There are practical reasons to look at the sky, how to orient ourselves in time. The sky gives us night and day, the phases of the Moon, the seasons, and that allows us Organize our life. But how is our fixation explained by the cosmos far beyond what affects us? Why did our ancestors care so much whether or not the Sun turned while it served as energy to the tomatoes in their garden? Why Galileo or Copernicus literally played their heads against everything – religious and secular tradition – to know the reality of celestial phenomena? Professor Gómez Pin is clear: we do it because “we are motivated, as physics nobel Max Born said, by the burning desire of every thinking mind” and because “as Aristotle said, men began to philosophize moved by stupor"
“Watching the Moon has impressed and inspired me since I was little”, confesses García-Tomás, author, among many others, of the musical piece Contemplar las estrellas. “I remember that when I left the city to go to my grandparents' house on the mountain it was like an escape. I discovered that thoughtful state of asking you questions or connecting with your interior. For me, looking at the stars equals a pause and a silence that allows me to feel my true aspirations, to think about the future, to discover myself. ”
“Heaven is a magnificent place”, grants the professor, "but not infinite", clarifies bluntly. “Because if we say that the universe is expanding, it is finite. Of course, all the fascination we feel for him, in the twentieth century has led us to the greatest scientific and metaphysical advances. It is the result of projecting, in micro, macro observation models, such as orbitation, which is similar in the planets and in the atom. Therefore, when you enter a hydrogen atom you see a spectacle as much or more fascinating than the sky. ”
It is clear that the conquest of space has done evolve into art and thought. But, at the same time, it has led us to its desacralization. “The Chinese had planned eclipses long before Thales of Miletus – considered the first scientist in history – but they explained them by saying things like that a great dragon had eaten the Sun.
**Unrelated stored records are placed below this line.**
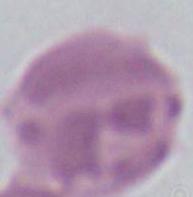

Summary:
  - Magnification: 1000x
  - Identification: erythrocyte
  - Modality: photomicrograph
Classify this cell by malaria status.
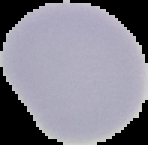
It is uninfected.

Summary:
  - Image type: segmented cell region with the area outside set to black
  - Preparation: thin blood film
  - Image size: 148×145 pixels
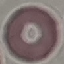
Result: no malaria parasites seen. Giemsa stain. Photographed with a smartphone camera at the microscope eyepiece. Thin smear of blood. Cell patch, automatically extracted from a larger field of view and resized to 64 × 64 pixels.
Classify this cell by malaria status.
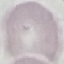
It is uninfected.

stain = Giemsa
preparation = thin smear
image type = automatically extracted cell patch, resized to 64 × 64 pixels
capture = smartphone through the microscope eyepiece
Thales of Miletus, on the other hand, described nature, knew its intrinsic need and considered it transparent to knowledge, that certainly deacralized her, but allowed the creation of physics”, Sums up the expert.
Music inspired by the stars
Rachel explains that the star-inspired music ceased to be what it was because of this desacralization: “We have gone from compositions like Macrocosm by George Crumb (1929), who sought, rather than answers, a symbology (each movement is titled with a Zodiac sign), to pieces such as Le noir et l’étoile by Gérard Grisey (1989), who no longer talks about what a constellation inspires him, but uses the sound of the passage of a pulsar on-site – technology already allowed to hear it – to use your constant energy as a rhythm, that is, to use the stars in a structural way ”.
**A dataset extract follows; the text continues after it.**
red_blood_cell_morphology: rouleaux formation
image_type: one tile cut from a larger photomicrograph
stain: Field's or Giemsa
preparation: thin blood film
Does this mean that by introducing knowledge (language) into the equation we have killed transcendence? Nothing further, according to Gomez Pin, since knowledge is "precisely what allows it." We must not forget that "the scientific formula and metaphor – or science and poetry – are two modes of language richness."
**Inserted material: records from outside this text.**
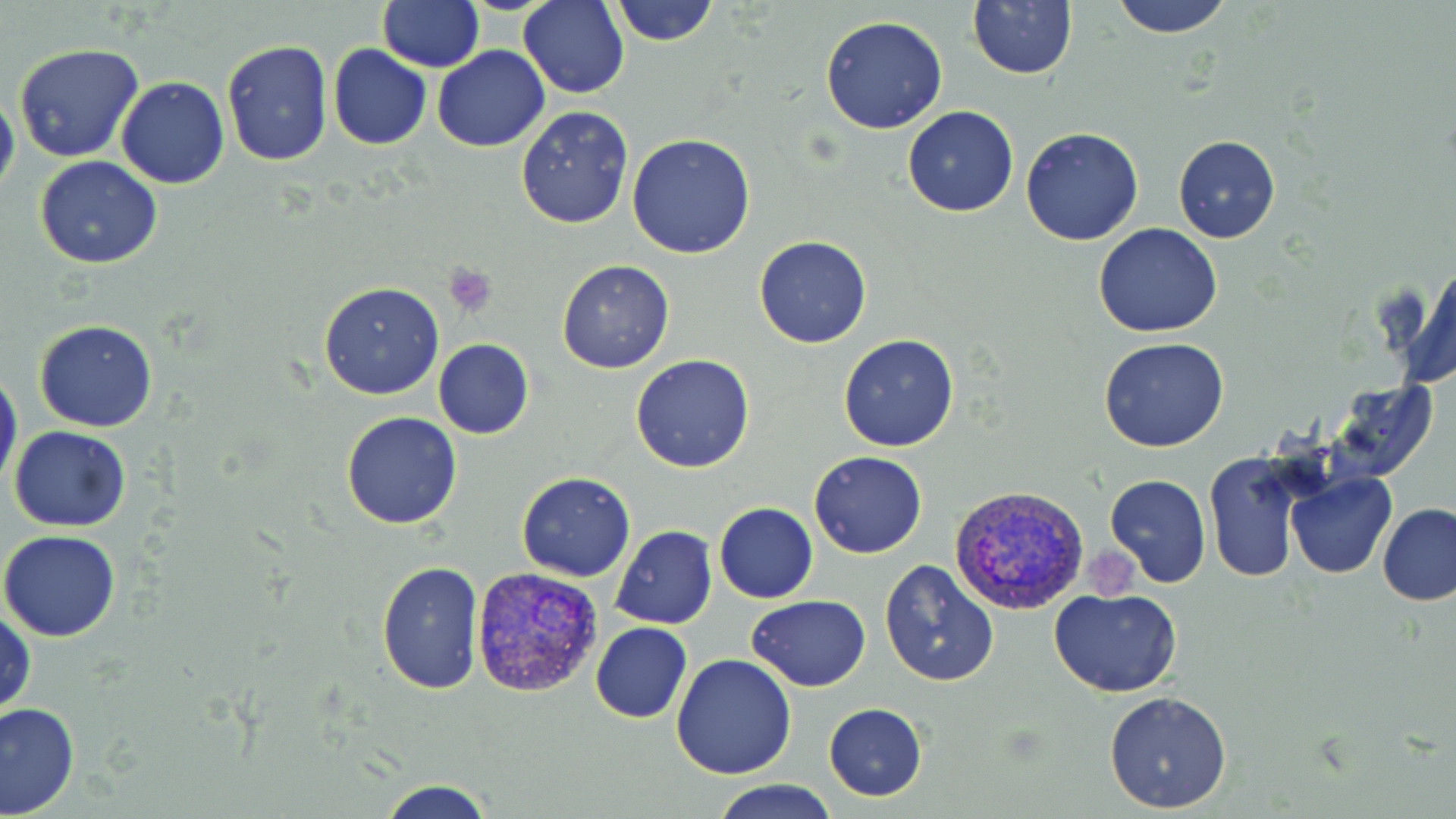
slide-level diagnosis = Plasmodium vivax
uninfected red blood cell locations = approximate bounding boxes as [x1, y1, x2, y2] in pixels: [377, 0, 483, 72], [520, 0, 630, 99], [608, 0, 722, 47], [967, 0, 1078, 79], [1109, 0, 1236, 39], [820, 16, 948, 135], [220, 40, 334, 167], [328, 43, 432, 149], [13, 44, 145, 164], [433, 44, 550, 153], [116, 76, 230, 189], [0, 90, 19, 201], [902, 105, 1018, 217], [516, 106, 633, 229], [1021, 126, 1143, 246], [627, 133, 757, 259], [1172, 136, 1281, 244], [35, 156, 163, 270], [1093, 223, 1223, 337], [755, 236, 872, 349], [556, 259, 675, 374], [1406, 264, 1456, 389], [318, 280, 446, 401], [34, 319, 157, 432], [839, 334, 960, 452], [1099, 337, 1231, 453], [433, 339, 533, 440], [630, 354, 757, 474], [0, 366, 22, 491], [1322, 379, 1437, 484], [341, 411, 463, 529], [8, 426, 131, 531], [809, 451, 927, 558], [1205, 453, 1305, 583], [516, 470, 635, 582], [1286, 471, 1395, 578], [1104, 473, 1212, 587], [714, 501, 819, 602], [1378, 503, 1456, 605], [610, 526, 718, 629], [1, 529, 122, 643], [878, 559, 998, 686], [376, 560, 484, 694], [1050, 588, 1182, 697], [748, 595, 872, 690], [0, 602, 35, 721], [590, 621, 693, 722], [672, 654, 797, 778], [1103, 690, 1233, 813], [0, 701, 80, 817], [824, 703, 928, 800], [374, 779, 499, 819], [713, 779, 836, 819]
image size = 1456×819 pixels
magnification = 1000x
platelet locations = approximate bounding boxes as [x1, y1, x2, y2] in pixels: [443, 264, 494, 316]
stain = May-Grünwald-Giemsa
modality = optical microscopy
Plasmodium vivax-infected red blood cell locations = approximate bounding boxes as [x1, y1, x2, y2] in pixels: [951, 484, 1090, 615], [470, 565, 605, 697]
field of view = single
preparation = thin blood film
For the moment, everything indicates that human beings still need what irrational or inexplicable, continue to believe that behind each star there is a mystery. We see it, for example, in mathematicians, who only consider an admirable colleague if, in addition to solving a problem, he does so elegantly. Even scientists like Stephen Hawking have wanted to introduce a intrigue touch on the final resolution of each conflict.
In short, we may have found many clear answers to heavenly enigma that inspires us so much, but we still prefer to wrap the clarity of mystery, in an incessant attempt to go, always, beyond what we see.